5. Ted Shoulda Quit While He Was Ahead: The Democrats put themselves in the situation of having to call a special election in two ways. First, they changed the law in 2004 to require an election rather than a gubernatorial appointment for an open Senate seat, because if John Kerry beat George W. Bush they didn’t want Mitt Romney nominating his replacement. A flagrantly opportunistic effort to change that law back petered out last summer. Second – and Erick Erickson has gotten a lot of flak for saying this on CNN, but it happens to be true – they could have held the election much earlier in a much more favorable political climate if Ted Kennedy had stepped down when it became apparent that he was dying. Ted’s insistence on staying in office until his death ended up being the undoing of his party and, perhaps, of his lifelong goal of national government health insurance.

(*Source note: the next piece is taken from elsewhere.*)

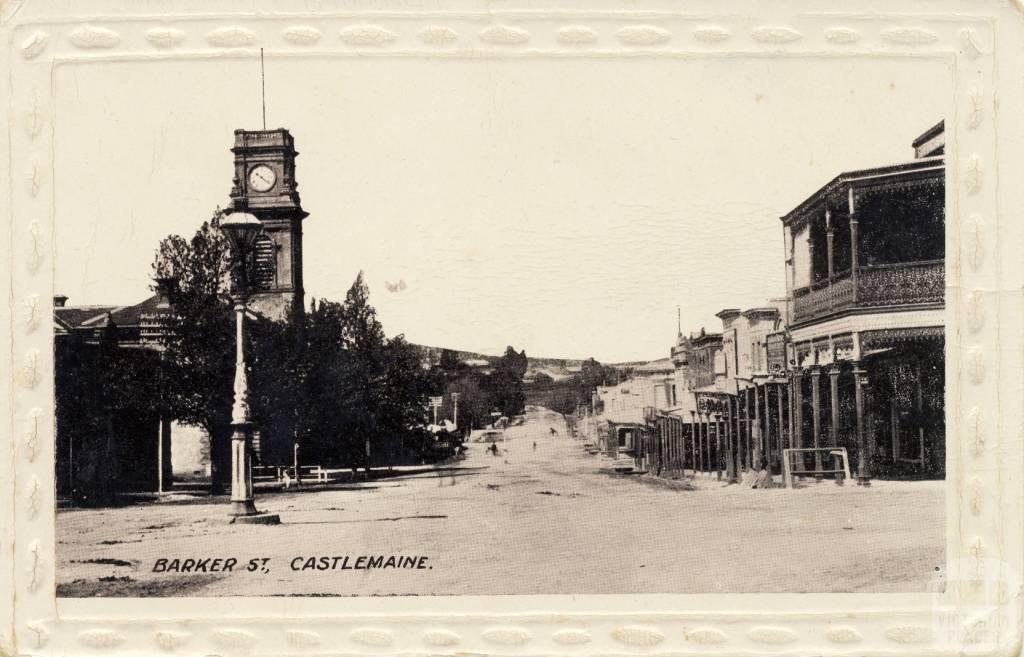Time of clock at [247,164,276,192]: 10:21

6. Hard Times For The Ladies: Pundits are far too quick to draw conclusions about voter racism/sexism from sample sizes as small as one election, but putting aside Hillary Clinton beating Barack Obama in the Massachusetts Democratic primary in 2008, the record of female politicians at the statewide level in Massachusetts over the past decade has been terrible. Republican Jane Swift, promoted to Governor from Lieutenant Governor when Cellucci left offfice for an ambassadorship, made headlines for giving birth to twins in office, but was so widely mocked and reviled across the partisan and ideological spectrum that she didn’t run for re-election. Democratic State Treasurer Shannen O’Brien’s campaign against Mitt Romney in 2002 was a flop, and observers generally viewed her as a weak candidate who lost a winnable race and engaged in silly and pointless attacks. GOP Lieutenant Governor Kerry Healey got crushed by Deval Patrick in 2006. And now Coakley, who will doubtless be remembered as one of the worst statewide candidates in memory in any state, at least among those who’d been heavily favored to win an election. Women have had plenty of success in statewide office in the Northeast – Jodi Rell, Jeanne Shaheen, Hillary Clinton, Olympia Snowe, Susan Collins – but not in Massachusetts.

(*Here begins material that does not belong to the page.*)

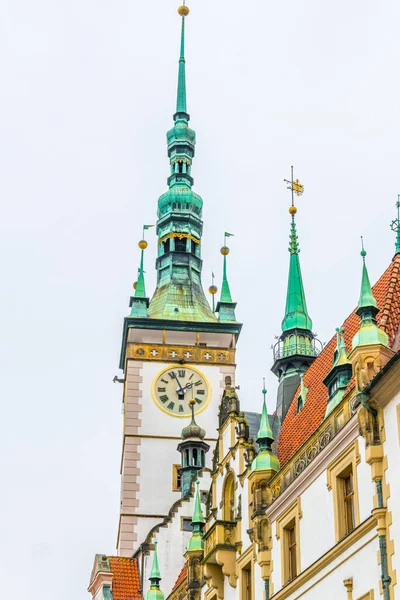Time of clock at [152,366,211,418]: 1:56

7. Nobody’s Safe: The biggest impact of this election, beyond what it does to the healthcare bill, is its effect on recruitment, retirement and morale in races around the country – in Indiana, for example, there’d seem few safer red-state Democrats than Senator and former Governor Evan Bayh, but the GOP is now trying to recruit Congressman Mike Pence to challenge Bayh; Pence would be a formidable opponent. Republicans are now fired up for Senate races in Illinois, Delaware and (if George Pataki can be recruited) New York for Senate seats previously held by Obama, Joe Biden and Hillary, respectively.

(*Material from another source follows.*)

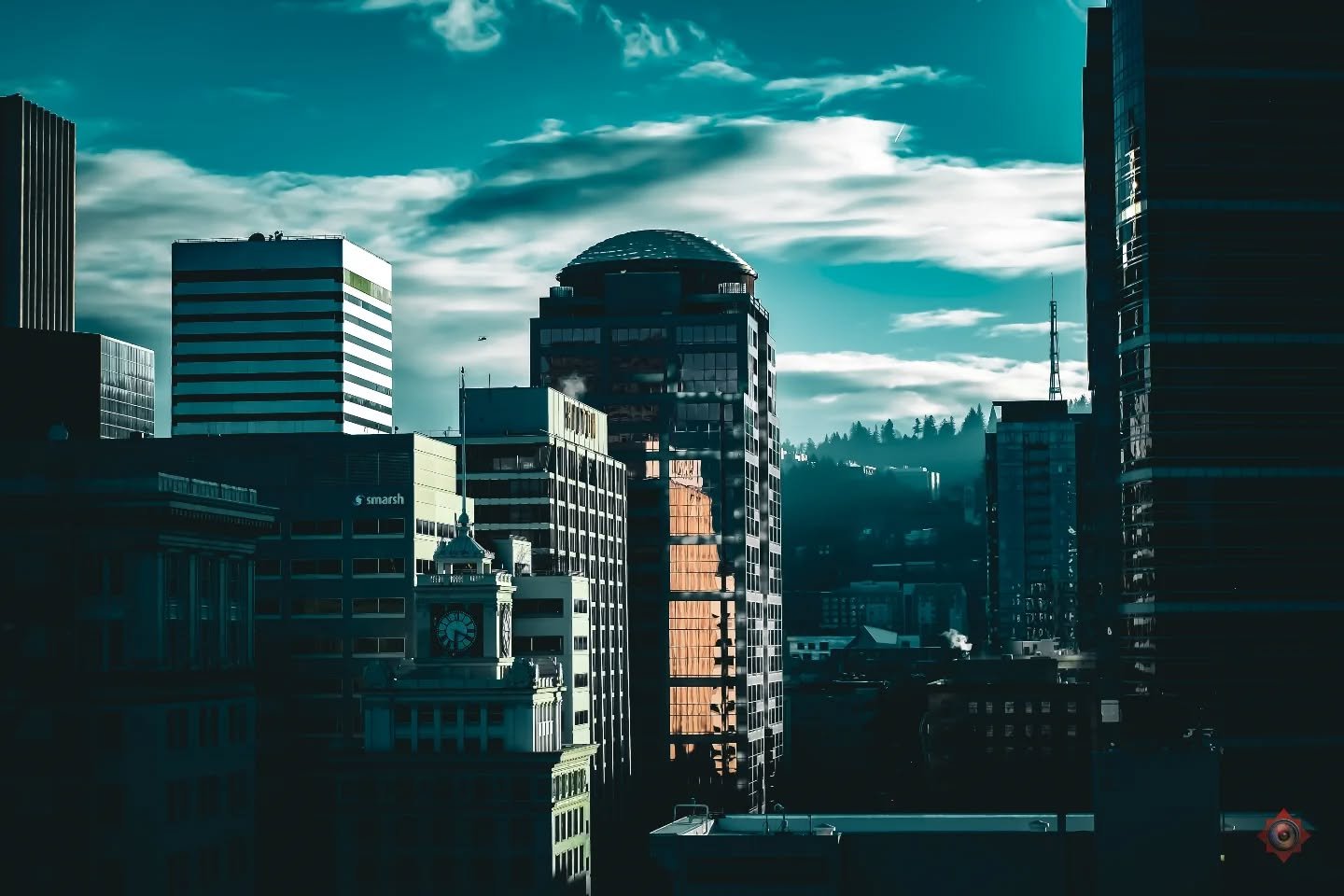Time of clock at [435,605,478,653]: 6:18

Perhaps the race where the incumbent’s fortunes must be most dramatically re-evaluated after Brown’s victory is Barbara Boxer’s race for re-election in California. Boxer’s polls have been in the dumps for some time now; the latest Rasmussen poll shows her with just 46% of the vote against each of her three Republican opponents (the fact that Boxer has drawn three significant opponents – Tom Campbell, Chuck DeVore, and Carly Fiorina – should say something in itself). That said, whenever I’ve thought about that race or talked to anyone else about it, the usual response is “yes, but it’s California.”
Brown’s victory changes all that, at least for 2010, anyway. There’s no guarantee that a candidate as arrogant, brittle, thin-skinned and hard-left as Boxer can just bank on a compliant one-party electorate against an energized populist opponent, not in this climate. That doesn’t mean Boxer will be easy pickings, by any means – the California GOP is more than capable of self-destruction, and Boxer is a street fighter – but it does mean the effort to challenge her can’t just be written off based on the state she’s running in.
Not if it can happen in Massachusetts.